Advancing regulatory variant effect prediction with AlphaGenome 2026 Avsec et al

jnmaciuch · Feb 3, 2026

forestglip said:
maybe we can give it all the potentially causal SNPs in the locus separately to test each one.

If you can use a raw sequence of DNA as input it should be possible to just manually change all the base pairs to match the SNPs from DecodeME in a certain region and then run that string as your input. Might be too labor intensive, though

forestglip · Feb 3, 2026

The batch variant scoring tool looks like it'll be useful to test many variants at once: https://www.alphagenomedocs.com/colabs/batch_variant_scoring.html

I think the goal is basically looking for variants that produce a large (or small if negatives are possible) quantile or raw score. For RNAseq, I think for each variant, the model creates one score for each gene in the interval. The quantile score would go from -1 to 1, which is a measure of how large of an effect the variant has on the gene. (0 is no effect.)

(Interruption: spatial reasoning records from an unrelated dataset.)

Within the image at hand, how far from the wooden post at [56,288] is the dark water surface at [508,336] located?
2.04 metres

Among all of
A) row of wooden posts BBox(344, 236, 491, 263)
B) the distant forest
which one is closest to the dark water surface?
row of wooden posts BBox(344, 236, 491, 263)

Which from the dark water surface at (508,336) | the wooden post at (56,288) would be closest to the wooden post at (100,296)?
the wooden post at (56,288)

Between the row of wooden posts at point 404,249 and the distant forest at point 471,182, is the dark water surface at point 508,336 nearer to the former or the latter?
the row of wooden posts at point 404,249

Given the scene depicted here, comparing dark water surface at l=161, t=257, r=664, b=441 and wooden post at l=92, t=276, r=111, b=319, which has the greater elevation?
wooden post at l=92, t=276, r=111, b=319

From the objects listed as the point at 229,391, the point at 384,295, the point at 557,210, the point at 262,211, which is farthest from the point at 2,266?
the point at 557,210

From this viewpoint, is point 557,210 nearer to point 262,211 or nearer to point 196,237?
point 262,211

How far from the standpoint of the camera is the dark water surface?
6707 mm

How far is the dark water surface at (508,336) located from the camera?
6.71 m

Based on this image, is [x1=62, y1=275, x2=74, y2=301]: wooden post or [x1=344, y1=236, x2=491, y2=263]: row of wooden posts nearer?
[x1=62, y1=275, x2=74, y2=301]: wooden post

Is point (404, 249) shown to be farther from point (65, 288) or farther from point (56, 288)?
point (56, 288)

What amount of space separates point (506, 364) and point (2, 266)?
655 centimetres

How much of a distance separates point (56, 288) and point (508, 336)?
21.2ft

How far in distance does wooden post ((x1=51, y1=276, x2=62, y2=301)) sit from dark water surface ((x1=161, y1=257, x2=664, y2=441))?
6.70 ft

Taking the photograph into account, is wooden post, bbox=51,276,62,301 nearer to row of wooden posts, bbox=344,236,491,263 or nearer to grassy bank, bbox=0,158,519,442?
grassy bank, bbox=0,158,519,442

Edit: So I think what I'll try to get to doing is:

1. Filter DecodeME SNPs to log10p greater than something like 7 (produces about 300 variants).
2. Do batch scoring on all these variants with the RNAseq predictor on brain tissue.
3. Find the largest magnitude quantile scores to identify which variant-gene pairs might be important.

forestglip · Feb 4, 2026

Ok, well I did that.

I didn't initially filter to brain - I just had the model do all RNAseq predictions for all tissues, using all the variants with p-value less than 1x10^-7 (342 variants). That resulted in 3,800,412 scores, which are all the combinations of variants-genes-tissues. (It's looking at genes within 1MB of the variants.)

I filtered to only protein-coding genes and only brain. That brought it down to 4,398 scores. I attached the excel file with those brain-protein coding gene scores. (The unfiltered file would be far too large.)

I don't think this will be as easy to interpret as I thought. There are way too many different variant-gene combinations with high predicted effect scores.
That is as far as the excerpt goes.